Autografia

Publicado em 11/09/2007 14:20:00 | Tópico: Mário Cesariny

sou um homem

um poeta

uma máquina de passar vidro colorido

um copo uma pedra

uma pedra configurada

um avião que sobe levando-te nos seus braços

que atravessam agora o último glaciar da terra



o meu nome está farto de ser escrito na lista dos tiranos: condenado

à morte!

os dias e as noites deste século têm gritado tanto no meu peito que

existe nele uma árvore miraculada

tenho um pé que já deu a volta ao mundo

e a família na rua

um é loiro

outro moreno

e nunca se encontrarão

conheço a tua voz como os meus dedos

( antes de conhecer-te já eu te ia beijar a tua casa )
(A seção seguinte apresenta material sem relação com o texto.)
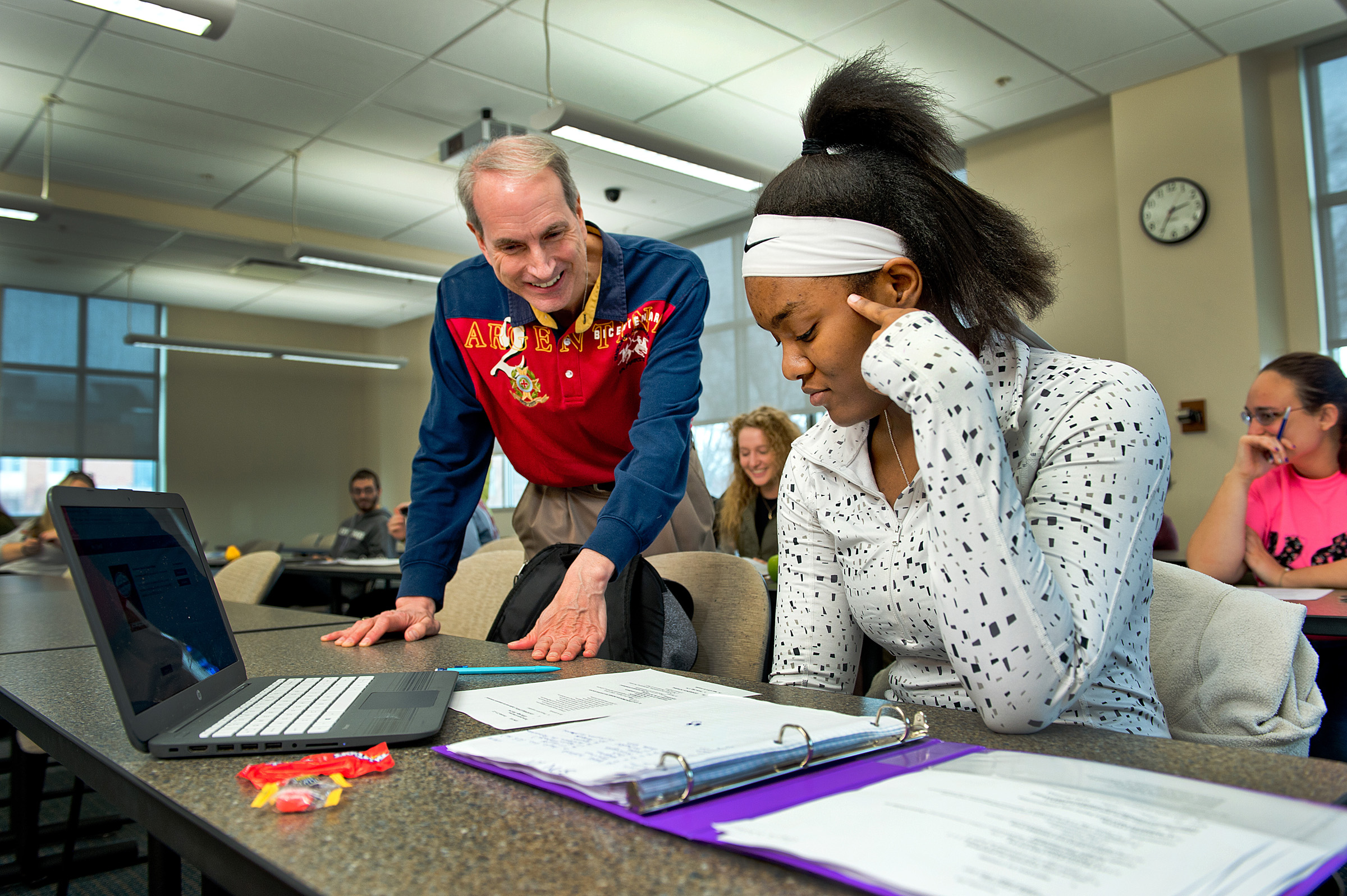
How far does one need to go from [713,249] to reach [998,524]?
A: 6894mm

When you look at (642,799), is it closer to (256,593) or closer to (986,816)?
(986,816)

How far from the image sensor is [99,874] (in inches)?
87.4

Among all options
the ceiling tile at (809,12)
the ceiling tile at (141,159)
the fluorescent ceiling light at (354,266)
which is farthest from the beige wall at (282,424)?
the ceiling tile at (809,12)

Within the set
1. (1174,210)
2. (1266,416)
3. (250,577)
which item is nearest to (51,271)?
(250,577)

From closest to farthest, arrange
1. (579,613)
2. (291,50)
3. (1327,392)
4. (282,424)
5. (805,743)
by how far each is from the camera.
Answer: (805,743)
(579,613)
(1327,392)
(291,50)
(282,424)

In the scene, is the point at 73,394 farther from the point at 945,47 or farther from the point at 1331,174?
the point at 1331,174

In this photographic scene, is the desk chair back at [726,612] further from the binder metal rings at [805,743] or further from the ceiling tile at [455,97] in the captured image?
the ceiling tile at [455,97]

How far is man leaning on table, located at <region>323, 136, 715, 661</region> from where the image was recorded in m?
1.38

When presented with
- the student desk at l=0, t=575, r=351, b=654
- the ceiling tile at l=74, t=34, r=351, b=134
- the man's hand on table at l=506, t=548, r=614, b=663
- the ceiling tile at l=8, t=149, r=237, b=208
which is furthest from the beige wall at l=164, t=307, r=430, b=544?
the man's hand on table at l=506, t=548, r=614, b=663

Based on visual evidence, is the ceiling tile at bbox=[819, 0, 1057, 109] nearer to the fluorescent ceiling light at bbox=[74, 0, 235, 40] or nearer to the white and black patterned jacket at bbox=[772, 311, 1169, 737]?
the fluorescent ceiling light at bbox=[74, 0, 235, 40]

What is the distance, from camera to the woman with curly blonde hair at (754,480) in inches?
164

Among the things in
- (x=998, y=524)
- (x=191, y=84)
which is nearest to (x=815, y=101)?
(x=998, y=524)

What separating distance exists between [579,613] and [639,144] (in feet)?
11.5

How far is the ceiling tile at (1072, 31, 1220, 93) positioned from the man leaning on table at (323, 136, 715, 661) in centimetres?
416
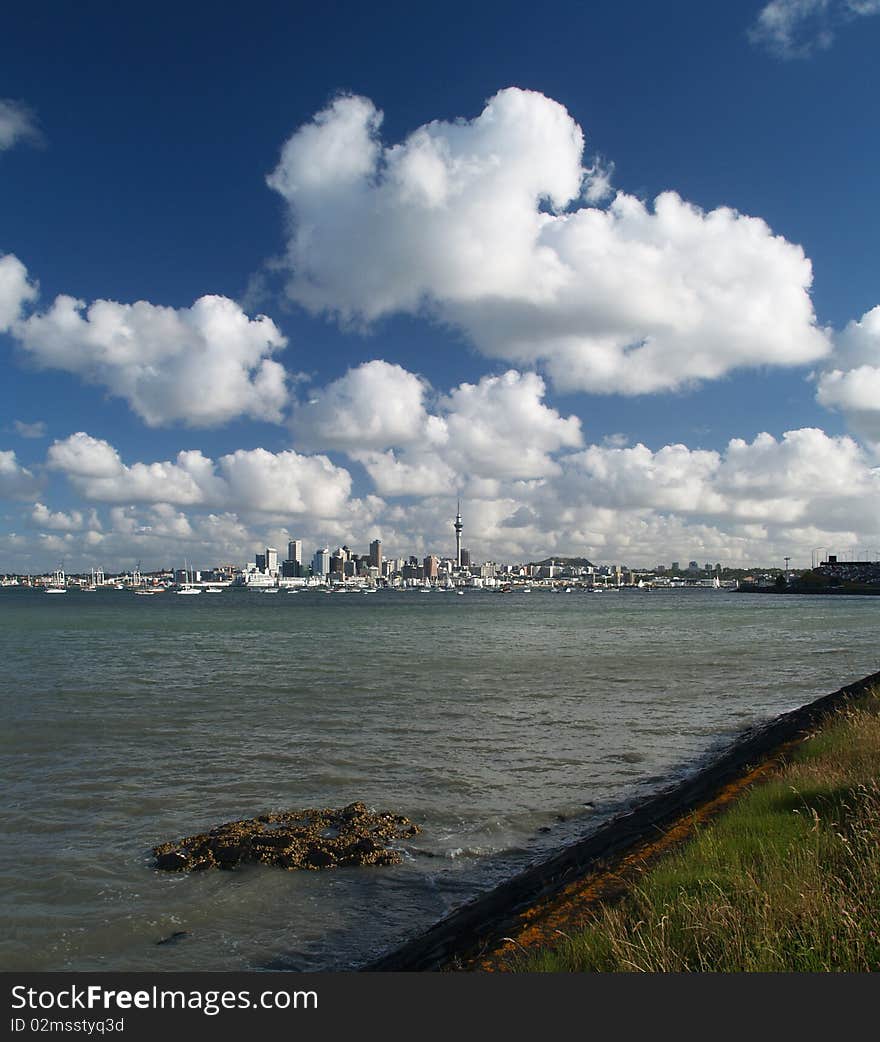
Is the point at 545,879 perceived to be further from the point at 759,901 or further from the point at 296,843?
the point at 296,843

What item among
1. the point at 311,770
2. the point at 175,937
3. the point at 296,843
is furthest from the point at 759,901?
the point at 311,770

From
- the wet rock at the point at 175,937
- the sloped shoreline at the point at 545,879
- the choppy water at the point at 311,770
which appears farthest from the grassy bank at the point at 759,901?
the wet rock at the point at 175,937

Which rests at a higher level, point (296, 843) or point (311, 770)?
point (296, 843)

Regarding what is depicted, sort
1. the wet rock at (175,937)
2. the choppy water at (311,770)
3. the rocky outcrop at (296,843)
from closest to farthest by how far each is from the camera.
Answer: the wet rock at (175,937) < the choppy water at (311,770) < the rocky outcrop at (296,843)

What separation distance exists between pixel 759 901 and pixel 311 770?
12.5 meters

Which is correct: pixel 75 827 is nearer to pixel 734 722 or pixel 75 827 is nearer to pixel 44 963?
pixel 44 963

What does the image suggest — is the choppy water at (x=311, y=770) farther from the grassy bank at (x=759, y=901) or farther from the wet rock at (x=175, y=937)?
the grassy bank at (x=759, y=901)

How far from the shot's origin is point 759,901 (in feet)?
18.1

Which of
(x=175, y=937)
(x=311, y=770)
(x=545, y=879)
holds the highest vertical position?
(x=545, y=879)

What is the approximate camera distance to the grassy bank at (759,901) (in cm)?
490

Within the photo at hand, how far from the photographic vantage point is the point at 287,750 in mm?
18531

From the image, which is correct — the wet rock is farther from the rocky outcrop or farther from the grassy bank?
the grassy bank

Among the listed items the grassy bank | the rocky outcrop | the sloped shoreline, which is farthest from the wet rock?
the grassy bank

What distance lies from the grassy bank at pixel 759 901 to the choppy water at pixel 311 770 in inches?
138
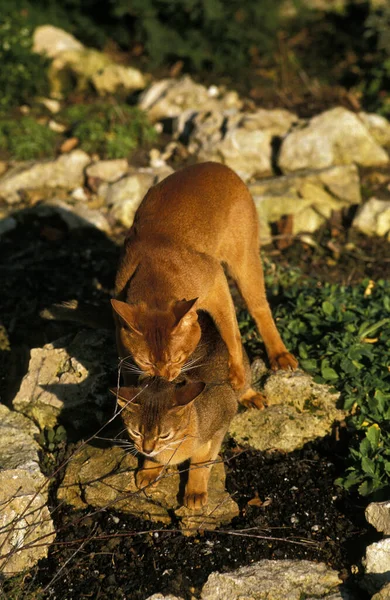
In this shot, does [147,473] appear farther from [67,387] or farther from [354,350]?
[354,350]

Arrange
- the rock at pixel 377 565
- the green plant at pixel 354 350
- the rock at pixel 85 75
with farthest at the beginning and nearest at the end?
1. the rock at pixel 85 75
2. the green plant at pixel 354 350
3. the rock at pixel 377 565

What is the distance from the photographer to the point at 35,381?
18.7ft

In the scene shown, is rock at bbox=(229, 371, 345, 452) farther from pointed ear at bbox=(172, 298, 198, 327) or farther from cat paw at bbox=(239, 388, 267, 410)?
pointed ear at bbox=(172, 298, 198, 327)

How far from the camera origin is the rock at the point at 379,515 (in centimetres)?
446

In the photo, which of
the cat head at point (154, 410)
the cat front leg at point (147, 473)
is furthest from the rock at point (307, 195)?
the cat head at point (154, 410)

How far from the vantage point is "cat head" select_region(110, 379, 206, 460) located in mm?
4309

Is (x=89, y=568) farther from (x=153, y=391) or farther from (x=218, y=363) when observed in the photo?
(x=218, y=363)

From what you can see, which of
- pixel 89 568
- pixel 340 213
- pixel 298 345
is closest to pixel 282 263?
pixel 340 213

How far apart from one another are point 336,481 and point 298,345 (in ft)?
4.06

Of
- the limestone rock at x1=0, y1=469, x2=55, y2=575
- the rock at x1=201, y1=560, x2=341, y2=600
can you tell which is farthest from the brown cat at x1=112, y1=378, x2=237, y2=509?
the limestone rock at x1=0, y1=469, x2=55, y2=575

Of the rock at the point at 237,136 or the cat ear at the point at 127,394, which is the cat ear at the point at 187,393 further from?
the rock at the point at 237,136

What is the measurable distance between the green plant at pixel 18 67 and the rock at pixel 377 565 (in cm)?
815

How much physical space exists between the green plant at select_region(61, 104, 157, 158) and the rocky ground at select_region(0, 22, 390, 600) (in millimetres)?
434

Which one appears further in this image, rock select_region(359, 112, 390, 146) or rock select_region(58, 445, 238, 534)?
rock select_region(359, 112, 390, 146)
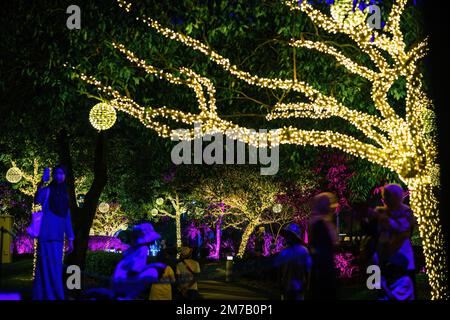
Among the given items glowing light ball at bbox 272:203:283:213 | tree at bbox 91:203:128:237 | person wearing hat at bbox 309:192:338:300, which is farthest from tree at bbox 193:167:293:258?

tenho um sol sobre a pleura

e toda a água do mar à minha espera

quando amo imito o movimento das marés

e os assassínios mais vulgares do ano

sou, por fora de mim, a minha gabardina

e eu o pico Everest

posso ser visto à noite na companhia de gente altamente suspeita

e nunca de dia a teus pés florindo a tua boca

porque tu és o dia porque tu és

a terra onde eu há milhares de anos vivo a parábola

do rei morto, do vento e da primavera

Quanto ao de toda a gente - tenho visto qualquer coisa

Viagens a Paris - já se arranjaram algumas.

Enlaces e divórcios de ocasião - não foram poucos.

Conversas com meteoros internacionais - também, já por cá

passaram.

Eu sou, no sentido mais enérgico da palavra

uma carruagem de propulsão por hálito

os amigos que tive as mulheres que assombrei as ruas por onde

passei uma só vez

tudo isso vive em mim para uma história

de sentido ainda oculto

magnifica irreal

como uma povoação abandonada aos lobos

lapidar e seca

como uma linha-férrea ultrajada pelo tempo

é por isso que eu trago um certo peso extinto

nas costas

a servir de combustível

e é por isso que eu acho que as paisagens ainda hão-de vir a ser

escrupulosamente electrocutadas vivas

para não termos de atirá-las semi-mortas à linha

E para dizer-te tudo

dir-te-ei que aos meus vinte e cinco anos de existência solar estou

em franca ascensão para ti O Magnifico

na cama no espaço duma pedra em Lisboa-Os-Sustos

e que o homem-expedição de que não há notícias nos jornais

nem

lágrimas à porta das famílias

sou eu meu bem sou eu

partido de manhã encontrado perdido entre

lagos de incêndio e o teu retrato grande!